In our day-to-day practice at Kain & Scott, our attorneys will typically field a few contacts every month from business owners who are financially stressed. The business owners typically have this, or a variation of this question: my business is in financial trouble, should the business file a bankruptcy? It’s such a simple, and such a common question. One of the reasons the United States has a bankruptcy law is to provide a safety net from small business owners - to allow the business owners to take financial risks without having to worry about financial ruin if the business experiences significant reverses. But while the question is simple, the answer is usually at least a little complicated. Let’s look at the factors that should be considered in making a decision as to whether to have a business file a bankruptcy case.
What is the business form?
The first question is whether the business is a sole proprietorship, a partnership, a limited liability company (LLC) or a corporation. If the business is a sole proprietorship or partnership, the business can’t file a bankruptcy - only an individual, personal bankruptcy will discharge the business debts of a sole proprietor or partner. Business debts are listed in the personal bankruptcy as a personal obligation of the bankruptcy debtor; it is in this way that the business financial problems are resolved.
If the business is a corporation or an LLC, then filing a bankruptcy case is possible, if it will benefit the business (or the business owner).
Are the financial obligations the sole responsibility of the business?
In almost every small business, there are bills owed by the business that are solely in the name of the business. Common examples are utility bills - or bills for the day-to-day operation of the business, such as internet support or office cleaning. Other business obligations are the responsibility of the business and the business owner(s). This is true of almost every financing agreement and lease agreement - in cases where the business has borrowed money, or if there is a credit card in the business name or if there is a commercial lease agreement or a mortgage on business real estate, the obligation belongs to the business, but also to the owner of the business who has filed a personal guarantee. If the financial problem facing the business is for these types of debts, then the question becomes which approach will benefit the business or the owner of the business more: the business filing a bankruptcy case, or the owner of the business filing a bankruptcy case, or both?
Does the owner intend to continue operating the business?
This is a key question in analyzing whether a business should file a bankruptcy case.

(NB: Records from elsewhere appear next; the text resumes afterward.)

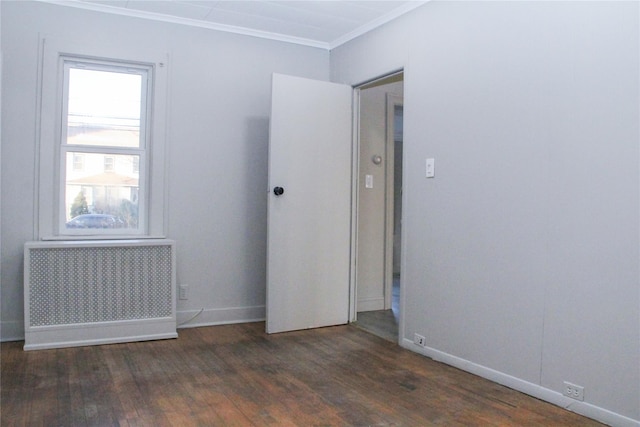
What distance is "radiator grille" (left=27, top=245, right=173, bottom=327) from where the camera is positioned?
3.41 meters

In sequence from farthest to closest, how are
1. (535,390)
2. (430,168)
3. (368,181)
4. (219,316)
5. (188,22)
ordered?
1. (368,181)
2. (219,316)
3. (188,22)
4. (430,168)
5. (535,390)

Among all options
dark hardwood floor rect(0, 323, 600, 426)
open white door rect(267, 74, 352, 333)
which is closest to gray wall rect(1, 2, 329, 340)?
open white door rect(267, 74, 352, 333)

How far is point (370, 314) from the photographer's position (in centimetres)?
461

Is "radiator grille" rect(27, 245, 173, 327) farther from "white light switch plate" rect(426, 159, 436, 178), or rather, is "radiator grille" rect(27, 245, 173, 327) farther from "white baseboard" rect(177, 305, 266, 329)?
"white light switch plate" rect(426, 159, 436, 178)

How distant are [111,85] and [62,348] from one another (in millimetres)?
1904

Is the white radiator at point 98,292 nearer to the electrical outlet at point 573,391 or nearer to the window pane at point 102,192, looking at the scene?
the window pane at point 102,192

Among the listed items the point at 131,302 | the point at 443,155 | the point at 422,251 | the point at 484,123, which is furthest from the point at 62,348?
the point at 484,123

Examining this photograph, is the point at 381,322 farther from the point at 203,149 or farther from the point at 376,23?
the point at 376,23

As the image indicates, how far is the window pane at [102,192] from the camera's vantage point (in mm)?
3746

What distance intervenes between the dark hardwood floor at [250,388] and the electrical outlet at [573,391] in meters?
0.10

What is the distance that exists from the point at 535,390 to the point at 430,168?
144cm

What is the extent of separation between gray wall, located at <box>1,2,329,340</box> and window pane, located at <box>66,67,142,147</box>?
251 mm

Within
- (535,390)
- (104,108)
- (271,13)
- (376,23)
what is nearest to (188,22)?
(271,13)

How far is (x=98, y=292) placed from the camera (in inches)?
140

If the owner has decided to close down the business, then the filing decision can be fairly simple: the owner needs to analyze whether the obligations are only the business’s, or the owner’s personal liability, or a joint business/owner liability. Then the question is whether there are sufficient “free and clear” assets in the business so that if the business assets are liquidated, business debt can be satisfied. If the answer to the question is that there aren’t sufficient assets, then the owner has to think about whether a short-fall with creditors will trigger personal liability for the business owner.

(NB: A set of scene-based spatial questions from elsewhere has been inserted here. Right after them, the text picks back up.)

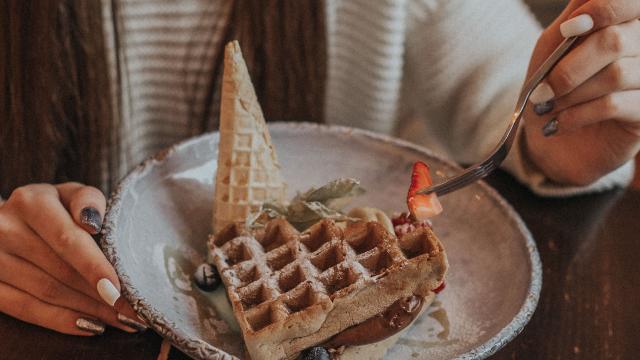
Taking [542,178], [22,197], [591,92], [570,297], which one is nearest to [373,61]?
[542,178]

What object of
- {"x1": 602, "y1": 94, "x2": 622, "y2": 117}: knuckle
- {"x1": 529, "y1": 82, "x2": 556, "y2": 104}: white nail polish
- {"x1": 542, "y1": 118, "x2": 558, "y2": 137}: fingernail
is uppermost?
{"x1": 529, "y1": 82, "x2": 556, "y2": 104}: white nail polish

Things get a bit more complicated if the business owner would like to keep operating the business. Then the type of business becomes an important question. Retail businesses - that is, businesses that sell inventory, and have significant inventory on hand will find it very difficult to survive if the business files a chapter 7 bankruptcy, since a chapter 7 bankruptcy by a business will almost certainly result in the liquidation of inventory by the chapter 7 trustee. A chapter 7 filing by a service-related business is less likely to guarantee the shut-down of the business, but problems remain for a business that provides services if the creditors of the business - vendors and lenders - are subject to having the business discharge its obligations. If vendors and lenders are not going to be paid, then a service-based business owner might find it impossible to stay open, since the affected vendors and lenders will discontinue doing business with the chapter 7 business debtor.